Score : $100$ points

Problem Statement

Takahashi is making a computer baseball game. He will write a program that shows a batter's batting average with a specified number of digits.

There are integers $A$ and $B$, which satisfy $1 \leq A \leq 10$ and $0 \leq B \leq A$. Let $S$ be the string obtained as follows.

• Round off $\dfrac{B}{A}$ to three decimal digits, then write the integer part ($1$ digit), . (the decimal point), and the decimal part ($3$ digits) in this order, with trailing zeros.

For example, if $A=7$ and $B=4$, then $\dfrac{B}{A} = \dfrac{4}{7} = 0.571428\dots$ rounded off to three decimal digits is $0.571$. Thus, $S$ is 0.571.
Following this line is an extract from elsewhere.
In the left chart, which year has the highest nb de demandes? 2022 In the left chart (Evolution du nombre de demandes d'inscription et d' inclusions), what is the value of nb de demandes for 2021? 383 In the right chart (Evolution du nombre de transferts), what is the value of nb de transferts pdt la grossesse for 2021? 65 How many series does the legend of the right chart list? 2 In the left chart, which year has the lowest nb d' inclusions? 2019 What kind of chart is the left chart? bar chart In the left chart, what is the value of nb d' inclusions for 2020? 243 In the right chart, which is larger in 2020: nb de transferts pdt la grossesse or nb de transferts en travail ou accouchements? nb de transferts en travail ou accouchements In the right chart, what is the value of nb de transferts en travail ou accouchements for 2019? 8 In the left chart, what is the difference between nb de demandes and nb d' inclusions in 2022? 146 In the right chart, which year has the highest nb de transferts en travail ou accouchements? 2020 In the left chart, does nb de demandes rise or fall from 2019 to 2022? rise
You are given $A$ and $B$ as the input and asked to print $S$.

Constraints

• $1 \leq A \leq 10$
• $0 \leq B \leq A$
• $A$ and $B$ are integers.

Input

The input is given from Standard Input in the following format:

$A$ $B$

Output

Print $S$ in the format specified in the Problem Statement. Note that answers in different formats will be considered wrong.

7 4

0.571

As explained in the Problem Statement, $\dfrac{B}{A} = \dfrac{4}{7} = 0.571428\dots$ rounded off to three decimal digits is $0.571$. Thus, $S$ is 0.571.

7 3

0.429

$\dfrac{B}{A} = \dfrac{3}{7} = 0.428571\dots$ rounded off to three decimal digits is $0.429$. (Note that it got rounded up.) Thus, $S$ is 0.429.

2 1

0.500

$\dfrac{B}{A} = \dfrac{1}{2} = 0.5$ rounded off to three decimal digits is again $0.5$. Thus, $S$ is 0.500. Note that it must have three decimal places.

10 10

1.000

1 0

0.000